第31回(2021年)芸術・文化賞受賞者 プラープダー・ユン氏による映像セミナー
開催日時
2022年10月29日(土)/13:00~16:30
会場等
福岡アジア美術館 あじびホール
主催
クリエイティブ福岡推進協議会、福岡市、(公財)福岡よかトピア国際交流財団
モデレーター
神保 慶政氏(映画監督)
対談者
吉田 ヂロウ氏(アニメーション作家)、荒木 聡太郎氏(映像作家)、宗 大輔氏(映像作家)

第1部 タイの映像制作の現場から

 タイを代表する作家の一人であり、評論家、脚本家、グラフィックデザイナーとしても活躍するプラープダー氏。今回は映画監督として登壇し、クリエイティブセミナーが開催されました。

 第1部では、プラープダー氏が監督・脚本を担当した短編映画『Transmissions of Unwanted Pasts(不要な過去たちの発信)』を上映。上映後は映画監督の神保慶政氏と対談し、各シーンに込めた思いや、映画制作をするうえで大事にしていることを語りました。

 映画の中で、非日常と日常、昼と夜、狭い室内と広い屋外など、対比する場面を効果的に使っている点に神保氏が触れると、「スペースの変化は実験的に行っている。人々がどういう意思決定をし、境界線を超えるかという点に興味がある」と話したプラープダー氏。

 時間や予算という制約が伴う映画制作において、一番大切にしているのは「仲間」。
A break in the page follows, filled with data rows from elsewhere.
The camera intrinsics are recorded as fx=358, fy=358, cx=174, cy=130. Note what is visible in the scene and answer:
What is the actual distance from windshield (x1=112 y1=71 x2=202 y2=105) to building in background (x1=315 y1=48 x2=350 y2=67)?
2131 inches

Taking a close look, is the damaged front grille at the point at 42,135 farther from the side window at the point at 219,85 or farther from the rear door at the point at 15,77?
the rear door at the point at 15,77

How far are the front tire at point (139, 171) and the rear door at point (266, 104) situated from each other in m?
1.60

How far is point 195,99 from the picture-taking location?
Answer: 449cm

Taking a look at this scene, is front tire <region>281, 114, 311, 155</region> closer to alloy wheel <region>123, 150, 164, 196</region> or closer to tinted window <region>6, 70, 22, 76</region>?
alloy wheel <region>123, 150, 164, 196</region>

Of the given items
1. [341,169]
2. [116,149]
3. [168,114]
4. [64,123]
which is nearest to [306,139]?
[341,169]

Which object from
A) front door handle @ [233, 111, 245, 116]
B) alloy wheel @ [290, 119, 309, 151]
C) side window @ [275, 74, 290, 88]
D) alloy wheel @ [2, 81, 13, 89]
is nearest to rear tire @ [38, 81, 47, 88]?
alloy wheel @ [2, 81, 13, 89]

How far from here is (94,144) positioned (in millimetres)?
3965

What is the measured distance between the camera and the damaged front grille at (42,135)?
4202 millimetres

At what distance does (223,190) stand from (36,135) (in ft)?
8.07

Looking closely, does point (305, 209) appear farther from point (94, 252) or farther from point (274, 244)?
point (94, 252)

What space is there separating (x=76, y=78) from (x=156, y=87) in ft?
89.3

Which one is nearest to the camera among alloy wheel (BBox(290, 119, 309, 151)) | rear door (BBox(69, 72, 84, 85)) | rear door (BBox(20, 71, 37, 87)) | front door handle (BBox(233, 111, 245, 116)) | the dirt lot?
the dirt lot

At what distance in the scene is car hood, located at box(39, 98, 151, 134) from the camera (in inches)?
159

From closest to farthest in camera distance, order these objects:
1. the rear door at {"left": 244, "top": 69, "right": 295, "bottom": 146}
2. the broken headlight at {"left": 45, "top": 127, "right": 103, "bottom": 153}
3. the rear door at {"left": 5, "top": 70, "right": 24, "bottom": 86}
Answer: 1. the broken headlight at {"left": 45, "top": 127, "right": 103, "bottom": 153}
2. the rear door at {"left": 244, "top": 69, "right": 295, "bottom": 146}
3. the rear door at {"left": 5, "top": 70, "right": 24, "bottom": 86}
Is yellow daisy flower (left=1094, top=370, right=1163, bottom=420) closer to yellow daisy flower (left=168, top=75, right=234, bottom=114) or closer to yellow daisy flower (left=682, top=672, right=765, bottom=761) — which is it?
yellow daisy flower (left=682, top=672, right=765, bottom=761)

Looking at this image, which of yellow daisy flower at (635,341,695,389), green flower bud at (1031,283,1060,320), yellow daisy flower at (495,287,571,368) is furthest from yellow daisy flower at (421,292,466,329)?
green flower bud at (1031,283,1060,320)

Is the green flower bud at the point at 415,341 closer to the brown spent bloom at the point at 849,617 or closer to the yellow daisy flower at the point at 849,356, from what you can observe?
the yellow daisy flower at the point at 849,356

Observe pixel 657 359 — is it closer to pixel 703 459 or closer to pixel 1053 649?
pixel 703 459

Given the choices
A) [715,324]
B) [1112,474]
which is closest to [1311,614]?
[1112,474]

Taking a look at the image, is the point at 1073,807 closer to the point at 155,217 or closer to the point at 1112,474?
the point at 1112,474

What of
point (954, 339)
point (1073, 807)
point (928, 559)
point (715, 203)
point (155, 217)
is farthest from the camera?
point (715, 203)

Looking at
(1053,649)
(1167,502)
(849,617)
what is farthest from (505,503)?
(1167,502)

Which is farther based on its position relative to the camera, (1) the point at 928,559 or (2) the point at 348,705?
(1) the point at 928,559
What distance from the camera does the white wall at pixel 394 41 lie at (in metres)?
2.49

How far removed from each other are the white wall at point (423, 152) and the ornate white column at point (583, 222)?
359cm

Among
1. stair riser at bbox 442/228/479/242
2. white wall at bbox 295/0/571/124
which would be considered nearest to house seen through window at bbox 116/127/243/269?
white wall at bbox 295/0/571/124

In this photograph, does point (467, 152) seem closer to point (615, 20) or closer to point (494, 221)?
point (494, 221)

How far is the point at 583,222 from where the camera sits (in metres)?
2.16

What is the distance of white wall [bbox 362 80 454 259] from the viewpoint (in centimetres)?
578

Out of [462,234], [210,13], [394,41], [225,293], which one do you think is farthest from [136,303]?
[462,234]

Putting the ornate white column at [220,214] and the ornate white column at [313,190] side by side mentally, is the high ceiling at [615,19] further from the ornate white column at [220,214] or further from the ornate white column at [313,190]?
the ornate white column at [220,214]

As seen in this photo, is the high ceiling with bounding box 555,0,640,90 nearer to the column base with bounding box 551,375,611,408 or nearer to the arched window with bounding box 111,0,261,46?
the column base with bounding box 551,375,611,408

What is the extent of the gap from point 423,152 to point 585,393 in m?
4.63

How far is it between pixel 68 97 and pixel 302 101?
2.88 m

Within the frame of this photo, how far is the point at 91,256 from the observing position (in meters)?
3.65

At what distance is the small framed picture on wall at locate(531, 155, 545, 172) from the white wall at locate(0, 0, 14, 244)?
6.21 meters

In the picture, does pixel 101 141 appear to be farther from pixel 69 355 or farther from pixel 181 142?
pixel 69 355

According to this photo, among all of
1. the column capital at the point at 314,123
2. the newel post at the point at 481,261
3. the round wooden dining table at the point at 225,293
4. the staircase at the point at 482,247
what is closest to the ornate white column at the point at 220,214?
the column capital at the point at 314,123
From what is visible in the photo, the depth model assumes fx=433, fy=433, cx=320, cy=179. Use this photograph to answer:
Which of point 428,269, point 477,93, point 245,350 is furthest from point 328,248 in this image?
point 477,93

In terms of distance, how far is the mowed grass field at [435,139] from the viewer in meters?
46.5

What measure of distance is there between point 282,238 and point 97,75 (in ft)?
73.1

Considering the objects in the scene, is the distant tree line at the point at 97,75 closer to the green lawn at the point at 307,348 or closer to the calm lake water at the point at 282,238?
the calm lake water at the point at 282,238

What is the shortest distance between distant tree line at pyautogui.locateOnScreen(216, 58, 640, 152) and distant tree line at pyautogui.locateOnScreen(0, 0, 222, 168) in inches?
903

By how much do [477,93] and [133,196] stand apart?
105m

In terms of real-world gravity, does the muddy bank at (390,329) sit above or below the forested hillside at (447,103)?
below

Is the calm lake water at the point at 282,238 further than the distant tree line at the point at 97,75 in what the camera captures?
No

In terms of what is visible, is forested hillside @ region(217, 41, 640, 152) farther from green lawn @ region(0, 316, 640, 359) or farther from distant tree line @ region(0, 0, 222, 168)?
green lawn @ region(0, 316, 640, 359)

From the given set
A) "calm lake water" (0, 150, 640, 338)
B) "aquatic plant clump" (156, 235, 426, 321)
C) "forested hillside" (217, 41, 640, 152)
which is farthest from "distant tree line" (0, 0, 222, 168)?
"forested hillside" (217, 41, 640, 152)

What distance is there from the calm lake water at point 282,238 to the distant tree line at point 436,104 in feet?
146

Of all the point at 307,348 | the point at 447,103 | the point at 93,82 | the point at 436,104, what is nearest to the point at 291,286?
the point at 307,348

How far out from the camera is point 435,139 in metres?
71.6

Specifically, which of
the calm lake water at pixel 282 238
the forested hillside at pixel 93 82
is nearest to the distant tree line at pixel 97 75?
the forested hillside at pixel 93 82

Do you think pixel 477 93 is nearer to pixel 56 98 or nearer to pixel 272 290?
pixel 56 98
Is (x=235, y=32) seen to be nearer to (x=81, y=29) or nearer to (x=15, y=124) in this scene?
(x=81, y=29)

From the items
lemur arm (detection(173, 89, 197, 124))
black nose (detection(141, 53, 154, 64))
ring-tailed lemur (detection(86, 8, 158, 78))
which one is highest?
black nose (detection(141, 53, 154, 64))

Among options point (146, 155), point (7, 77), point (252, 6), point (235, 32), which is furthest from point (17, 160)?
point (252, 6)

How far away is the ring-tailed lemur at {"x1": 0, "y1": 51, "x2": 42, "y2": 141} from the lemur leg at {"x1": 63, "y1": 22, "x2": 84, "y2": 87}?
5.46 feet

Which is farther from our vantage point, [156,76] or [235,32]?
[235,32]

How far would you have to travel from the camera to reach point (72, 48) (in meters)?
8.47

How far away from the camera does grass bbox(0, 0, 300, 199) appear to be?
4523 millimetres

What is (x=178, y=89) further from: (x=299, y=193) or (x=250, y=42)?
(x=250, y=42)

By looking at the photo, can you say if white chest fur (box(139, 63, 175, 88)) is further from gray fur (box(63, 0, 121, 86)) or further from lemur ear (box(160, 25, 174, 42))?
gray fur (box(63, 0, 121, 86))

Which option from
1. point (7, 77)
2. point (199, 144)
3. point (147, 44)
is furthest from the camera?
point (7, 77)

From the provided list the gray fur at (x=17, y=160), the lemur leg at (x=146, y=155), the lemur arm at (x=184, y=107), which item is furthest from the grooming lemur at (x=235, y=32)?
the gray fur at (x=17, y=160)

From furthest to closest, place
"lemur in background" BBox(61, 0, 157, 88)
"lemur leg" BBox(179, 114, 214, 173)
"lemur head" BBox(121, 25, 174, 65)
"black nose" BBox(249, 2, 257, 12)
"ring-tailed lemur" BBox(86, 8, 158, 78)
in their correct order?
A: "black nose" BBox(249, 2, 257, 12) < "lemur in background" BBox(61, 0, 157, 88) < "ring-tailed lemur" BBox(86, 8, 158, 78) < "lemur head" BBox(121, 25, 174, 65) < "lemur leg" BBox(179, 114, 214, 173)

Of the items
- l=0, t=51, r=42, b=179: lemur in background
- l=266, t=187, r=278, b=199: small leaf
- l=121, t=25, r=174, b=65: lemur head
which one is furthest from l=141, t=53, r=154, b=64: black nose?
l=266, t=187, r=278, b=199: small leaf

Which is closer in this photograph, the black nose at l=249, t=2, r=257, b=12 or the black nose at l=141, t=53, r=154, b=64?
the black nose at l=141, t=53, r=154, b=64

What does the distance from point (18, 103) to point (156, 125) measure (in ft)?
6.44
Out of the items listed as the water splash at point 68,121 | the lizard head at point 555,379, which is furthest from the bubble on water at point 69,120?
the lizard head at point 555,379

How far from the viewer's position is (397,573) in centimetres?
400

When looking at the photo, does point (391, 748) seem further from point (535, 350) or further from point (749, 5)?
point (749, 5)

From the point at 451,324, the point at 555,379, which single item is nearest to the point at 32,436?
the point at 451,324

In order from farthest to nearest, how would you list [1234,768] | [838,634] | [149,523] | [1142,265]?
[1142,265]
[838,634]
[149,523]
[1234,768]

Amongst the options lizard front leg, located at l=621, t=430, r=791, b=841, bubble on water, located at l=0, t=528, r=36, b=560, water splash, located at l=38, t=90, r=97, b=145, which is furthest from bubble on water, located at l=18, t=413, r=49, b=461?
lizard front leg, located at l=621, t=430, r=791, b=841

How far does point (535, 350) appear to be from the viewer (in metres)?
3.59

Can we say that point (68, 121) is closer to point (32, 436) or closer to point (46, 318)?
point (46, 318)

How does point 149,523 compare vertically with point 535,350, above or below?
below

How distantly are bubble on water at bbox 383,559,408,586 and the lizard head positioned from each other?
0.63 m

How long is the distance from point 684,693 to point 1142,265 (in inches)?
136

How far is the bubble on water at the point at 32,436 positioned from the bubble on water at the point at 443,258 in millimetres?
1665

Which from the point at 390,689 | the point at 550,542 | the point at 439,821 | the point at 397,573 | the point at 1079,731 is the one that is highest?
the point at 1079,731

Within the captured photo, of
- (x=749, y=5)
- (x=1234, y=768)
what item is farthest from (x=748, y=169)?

カメラマン、アシスタントなど友人に支えられてきた経験を語られ、時間・予算・人の3つのバランスが難しいが、映画づくりに重要であることを伝えました。

 神保氏が「東南アジアと日本の映像交流に期待している」と話すと、プラープダー氏は「映画は国境を超える素晴らしいツール。異なる文化を結びつける力になっていくと思う」と応え、映画の豊かな可能性について語られました。
 

第2部 海外の制作者の視点からみる福岡の映像作品

 第2部では、福岡で活躍する若手映像クリエーターも登壇。各クリエーターの作品上映後、プラープダー氏からのコメントを中心にトークが行われました。上映作品の1本目は、吉田ヂロウ氏のアニメーション作品『繩』。2本目は、荒木聡太郎氏の『Agent Smith』『PEN DEVESCENE』を再編集した連作。3本目は、宗大介氏の『それでもわたしは』でした。

 プラープダー氏は、個性豊かな手法やテーマについて称賛し、各作品について評価すべき点、作品を磨いていくアドバイスを伝えました。それぞれのクリエーターからは、制作で工夫した点や苦労した話も伝えられ、観客も含めて作品に対する理解が深まりました。

 講評後、3人のクリエーターがプラープダー氏に質問。わかりやすさと個性的な表現のバランス、作品中にあえて謎を残す展開、型にはまらない考え方などをテーマにトークが繰り広げられました。

 最後にプラープダー氏は福岡について「山も海もあり、都市生活と自然が近い特別な環境。ロケ地として多彩な魅力があり、世界的に見ても興味深い地域だと思う」と述べました。作品上映と対談を通して参加者が相互に刺激を受け、将来への広がりを感じる有意義なセミナーとなりました。